Spoilers, if you can call them that, for the first book but not for this one—and this is one of those cases where I think you can read this book without reading the last.

Children of Ruin follows the adventure of one of the Human–Portiid vessels that sets out from Kern’s World at the end of Children of Time. It arrives in a system that was the destination of another terraforming project. Through flashbacks, Tchaikovsky tells us the story of this system while the Humans and Portiids—assisted by a copy of the Avrana Kern intelligence—make perilous contact with the inhabitants of this system, who are a form of uplifted and evolved octopus. For, much like on Kern’s World, terraforming this system didn’t go to plan (when does it ever in this universe), yet life tenaciously found a way. The octopus civilization is difficult to converse with, however—the gap between them seems even wider than the one between Humans and Portiids. Meanwhile, an ancient threat—the first alien life to be discovered in this galaxy—awaits them all on the surface of Nod, and perhaps elsewhere.

We like to meditate on the difference between “hard” and “soft” SF. However, maybe the labels should be hard and easy. The latter simply means that the author has decided to dial down the difficulty level of so much related to space travel and life in space for the purposes of a more fanciful story. The former, on the other hand, is less about adherence to science versus a much more granular approach to that science. Children of Ruin is hard in that sense: everyone in this book is playing on hard mode.

Consequently, the majority of this book is people of various species struggling and failing to be understood by one another. It’s frustrating—or it would be, if it weren’t so damn fascinating. Tchaikovksy’s talent, as I noted in my review of the first book, is his imagination. He has clearly spent a lot of time thinking about what it would be like if spiders evolved a society, if octopuses evolved on a water world, etc. What would truly alien life be like? What do you do when you run across it and it wants to go on an adventure with you, but this adventure means potentially losing what makes you you?

Frankenstein is often cited as the first science-fiction novel, and I don’t think it’s a coincidence that it is also a horror story. These two genres are entwined. Though Children of Ruin is not expressly horror in a classical sense, Tchaikovsky plays with many of the horror tropes, right down to an entity reminiscent of John Carpenter’s Thing. This book is a reminder that non-human life, whether it evolves from terrestrial or extraterrestrial stock, is going to feel very alien to us indeed. And even if it isn’t malicious, its simple fact of existing might be anathema to our own existence.

Tchaikovsky asks us to think very differently about what the future might be like. I love books like this, and the thought experiment here is, in my opinion, a very satisfying one to run on the story emulator that is my meat brain.

However, I would be hard pressed to defend this book in terms of the storytelling itself. This is one of those books that is light on dialogue—conversations are sparse throughout the text—and heavy on exposition. I was OK with that because I was into the thought experiment, but I know many others would put the book down upon discovering this—and that’s totally valid. Tchaikovsky’s style here is so information-dense that it almost entirely distracts you from the actual narrative unfolding.
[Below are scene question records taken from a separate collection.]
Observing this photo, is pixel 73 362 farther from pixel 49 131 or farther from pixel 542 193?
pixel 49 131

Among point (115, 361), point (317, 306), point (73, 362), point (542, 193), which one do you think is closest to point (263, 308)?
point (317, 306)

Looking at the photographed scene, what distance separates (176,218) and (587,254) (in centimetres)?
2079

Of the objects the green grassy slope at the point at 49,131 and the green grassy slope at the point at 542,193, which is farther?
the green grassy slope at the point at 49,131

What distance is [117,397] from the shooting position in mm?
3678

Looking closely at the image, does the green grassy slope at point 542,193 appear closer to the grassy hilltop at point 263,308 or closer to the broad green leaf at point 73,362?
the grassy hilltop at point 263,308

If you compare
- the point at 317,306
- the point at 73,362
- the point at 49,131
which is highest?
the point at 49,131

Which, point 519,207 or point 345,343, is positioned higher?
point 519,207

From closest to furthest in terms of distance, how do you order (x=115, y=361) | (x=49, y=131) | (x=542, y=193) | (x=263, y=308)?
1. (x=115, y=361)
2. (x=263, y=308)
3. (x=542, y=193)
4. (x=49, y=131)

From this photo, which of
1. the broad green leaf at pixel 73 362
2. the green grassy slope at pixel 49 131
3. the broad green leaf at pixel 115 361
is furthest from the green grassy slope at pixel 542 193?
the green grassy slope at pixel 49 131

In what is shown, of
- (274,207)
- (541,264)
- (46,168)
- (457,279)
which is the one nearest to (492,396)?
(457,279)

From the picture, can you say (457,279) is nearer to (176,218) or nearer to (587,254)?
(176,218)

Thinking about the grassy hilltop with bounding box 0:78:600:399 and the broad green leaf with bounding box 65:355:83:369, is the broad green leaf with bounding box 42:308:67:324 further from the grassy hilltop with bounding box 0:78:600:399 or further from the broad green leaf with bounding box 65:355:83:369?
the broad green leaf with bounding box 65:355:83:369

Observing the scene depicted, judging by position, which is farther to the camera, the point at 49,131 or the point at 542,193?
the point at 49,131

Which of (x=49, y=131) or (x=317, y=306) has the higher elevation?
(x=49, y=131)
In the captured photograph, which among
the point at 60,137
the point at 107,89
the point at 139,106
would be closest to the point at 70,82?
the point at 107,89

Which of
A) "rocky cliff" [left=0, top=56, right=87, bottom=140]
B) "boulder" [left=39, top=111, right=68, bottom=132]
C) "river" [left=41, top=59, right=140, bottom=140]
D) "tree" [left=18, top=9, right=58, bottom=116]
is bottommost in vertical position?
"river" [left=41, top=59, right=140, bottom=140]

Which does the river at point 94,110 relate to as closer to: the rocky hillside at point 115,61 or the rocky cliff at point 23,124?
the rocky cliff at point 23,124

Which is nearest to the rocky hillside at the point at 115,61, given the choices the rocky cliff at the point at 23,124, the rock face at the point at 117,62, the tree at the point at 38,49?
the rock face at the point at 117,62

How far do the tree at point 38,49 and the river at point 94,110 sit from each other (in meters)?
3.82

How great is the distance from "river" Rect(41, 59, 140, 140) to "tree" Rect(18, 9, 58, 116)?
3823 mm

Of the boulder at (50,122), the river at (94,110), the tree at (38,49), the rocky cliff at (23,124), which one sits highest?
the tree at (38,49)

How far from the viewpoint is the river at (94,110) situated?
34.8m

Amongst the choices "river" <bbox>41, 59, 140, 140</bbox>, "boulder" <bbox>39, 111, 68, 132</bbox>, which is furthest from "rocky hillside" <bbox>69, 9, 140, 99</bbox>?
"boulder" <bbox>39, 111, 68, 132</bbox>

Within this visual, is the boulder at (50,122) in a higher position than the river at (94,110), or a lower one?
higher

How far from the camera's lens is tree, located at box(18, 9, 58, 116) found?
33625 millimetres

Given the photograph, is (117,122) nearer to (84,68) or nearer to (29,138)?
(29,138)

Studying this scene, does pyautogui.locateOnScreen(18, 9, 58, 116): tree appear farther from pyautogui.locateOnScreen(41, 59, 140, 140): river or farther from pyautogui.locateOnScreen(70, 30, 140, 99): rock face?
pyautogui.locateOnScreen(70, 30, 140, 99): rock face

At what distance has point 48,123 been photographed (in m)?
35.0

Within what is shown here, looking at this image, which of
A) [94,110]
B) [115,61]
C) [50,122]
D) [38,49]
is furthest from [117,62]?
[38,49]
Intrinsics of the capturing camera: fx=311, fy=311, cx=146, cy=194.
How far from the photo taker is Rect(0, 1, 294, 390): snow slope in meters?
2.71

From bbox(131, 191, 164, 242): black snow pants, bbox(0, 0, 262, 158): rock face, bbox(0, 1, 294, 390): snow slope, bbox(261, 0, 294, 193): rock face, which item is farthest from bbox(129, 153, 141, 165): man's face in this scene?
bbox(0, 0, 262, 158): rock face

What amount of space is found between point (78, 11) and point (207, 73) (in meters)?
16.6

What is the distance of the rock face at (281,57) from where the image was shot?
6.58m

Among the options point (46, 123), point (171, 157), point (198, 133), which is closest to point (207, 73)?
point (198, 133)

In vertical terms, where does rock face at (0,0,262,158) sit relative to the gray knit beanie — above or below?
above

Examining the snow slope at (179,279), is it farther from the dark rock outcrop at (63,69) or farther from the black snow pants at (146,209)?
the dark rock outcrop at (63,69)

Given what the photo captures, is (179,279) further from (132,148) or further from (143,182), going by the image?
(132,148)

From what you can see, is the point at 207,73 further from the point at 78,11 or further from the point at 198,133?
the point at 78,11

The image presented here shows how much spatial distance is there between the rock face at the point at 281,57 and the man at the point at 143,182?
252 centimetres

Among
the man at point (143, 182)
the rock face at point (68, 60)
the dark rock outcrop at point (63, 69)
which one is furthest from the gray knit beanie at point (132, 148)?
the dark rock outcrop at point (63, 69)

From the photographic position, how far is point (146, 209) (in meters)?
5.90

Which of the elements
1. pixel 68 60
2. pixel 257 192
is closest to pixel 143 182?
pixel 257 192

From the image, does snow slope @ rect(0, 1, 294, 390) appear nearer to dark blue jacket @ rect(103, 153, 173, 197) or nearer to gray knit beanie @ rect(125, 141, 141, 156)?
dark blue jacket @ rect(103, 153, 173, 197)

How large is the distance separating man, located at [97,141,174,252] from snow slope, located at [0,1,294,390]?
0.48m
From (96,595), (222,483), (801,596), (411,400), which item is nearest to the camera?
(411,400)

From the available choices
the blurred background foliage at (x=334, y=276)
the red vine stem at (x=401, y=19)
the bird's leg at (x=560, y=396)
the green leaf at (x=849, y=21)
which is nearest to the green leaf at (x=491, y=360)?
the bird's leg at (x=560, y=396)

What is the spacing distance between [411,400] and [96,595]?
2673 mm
That being said, don’t mistake all this exposition for a lack of characterization. If you do, you’ll miss out. Tchaikovsky carefully develops so many different personalities in this cast: intuitive and determined Helena, adventurous Portia, frustrated and inquisitive Fabian, and especially Kern herself. Each of these characters, and others, brings something to the mix, and I enjoyed spending time with all of them.

So as a result of all this, I really vacillated about my rating. Two stars, because what story is here is stretched tissue thin across the novel? Or do I award Children of Ruin five stars, as I did with Ninefox Gambit, because its overall execution is science fiction in a nutshell? I guess a solid three stars is appropriate, and I hope this review has done its job of adequately evaluating what this book does: push the boundaries of what we might imagine the future to be like in a way that is entertaining, if not consistently so.